今後半年~9ヵ月で金価格は「4,750〜5,500ドル」まで上昇か
当社は、今後6〜9ヵ月で金価格が1オンス当たり4,750〜5,500ドルまで上昇する可能性が高いとみています(基本シナリオ、確率70%)。一方で、短期的には弱気の逆風が強まっており、金価格が4,000〜4,750ドル前後にとどまる可能性も高まっています(確率25%)。
3,750〜4,000ドルには強固なサポートラインがあるとみていますが、5,500〜6,250ドルに達する可能性(強気シナリオ、確率5%)は、1〜2月のマクロ環境に比べると低くなっています。
[図表1]今月のチャート:北米、アジア、中国における金ファンドへの資金フロー(2022~2026年上半期、単位:10億ドル)★1
欧米の投資家は金を売り、中国の投資家は金を買う
北米の投資家は4ヵ月で187億ドルを売却する一方、中国は年初来59億ドルの資金流入
金価格を左右する力学が2023年下半期〜2026年第1四半期の安定した強気トレンドから変化するなか、2026年以降、3〜6月の金売りに伴い、地域ごとのファンドへの資金フローには乖離がみられます。
1〜2月には季節的に過去最大となる115億ドルの資金流入がありましたが、北米の投資家はその後4ヵ月間に187億ドルを売却しました。
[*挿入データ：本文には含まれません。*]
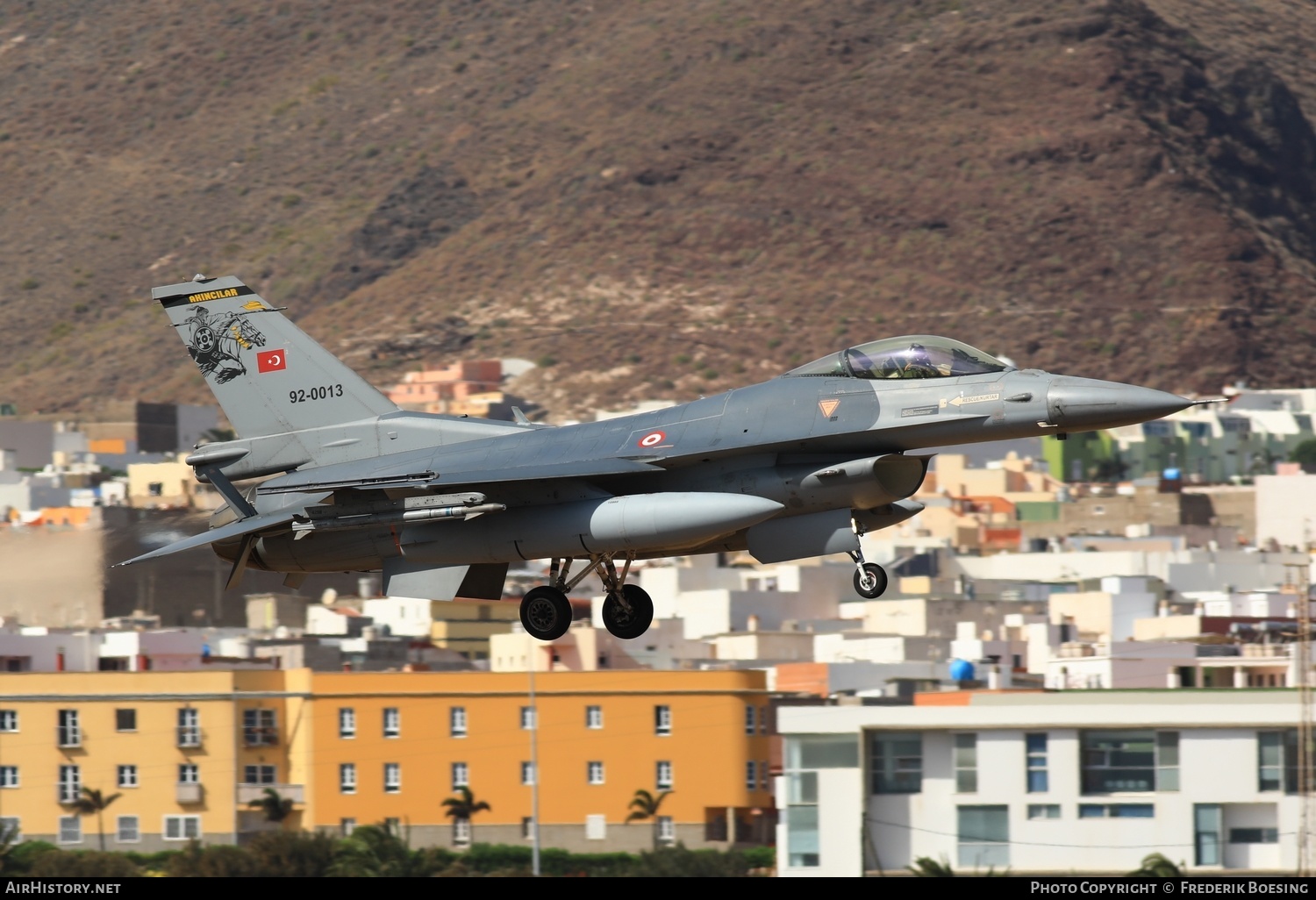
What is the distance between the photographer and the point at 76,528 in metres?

しかし、中国では年初来59億ドルの資金が流入しています。
アジア全体のファンドへの資金フローと合わせ、2026年上半期にアジア地域の買いは合計約126億ドルに達しました※10。これは、イラン紛争時に欧米投資家が見せた資金引き揚げを拡大させる動きをいくらか緩和しています。欧米投資家は、主要4ヵ国の中央銀行がタカ派に転じたことを、引き続き警戒している可能性があります。
中国・アジアの約36億ドル売却は“一時的な調整”か
中国を含むアジアの金ファンド投資家は、5月下旬から6月にかけ、合計約36億ドルを売却しました。しかし、これは一時的な巻き戻しにすぎないのでしょうか。
中国の国内金価格のプレミアムは6月に平均1.0%となり、2025年4月の「解放の日」直後以来の高水準に達しています。これは、2025年後半にアジア向け金ファンドへの流入が総額147億ドルに達する急回復に先行する動きでした※11。
たしかに、中国本土への外貨準備以外の金の輸入は第2四半期に急増し、4月は前年同月比25%増の160トン、5月は同63%増の163トンに急増しました。これは、イラン紛争と原油価格ショックが始まった3月に、金の輸入が同120%増と急拡大した延長線上にあります※12。
依然として底堅い中国の金実需
中国の国内金価格のプレミアムが上昇しているものの、ETFの大量の買いには依然としてつながっていません。ただし、国内の実需は依然として底堅く、今後の強さを示唆している可能性があります。
当社は、中国がけん引するアジア全体の買いの動きは金価格を1オンス当たり4,000ドル前後で支え、2026年下半期には4,500〜5,000ドルに押し上げる可能性があるとみています。これによって、欧米のファンドへの資金フローは4〜5月前半の水準で安定するでしょう。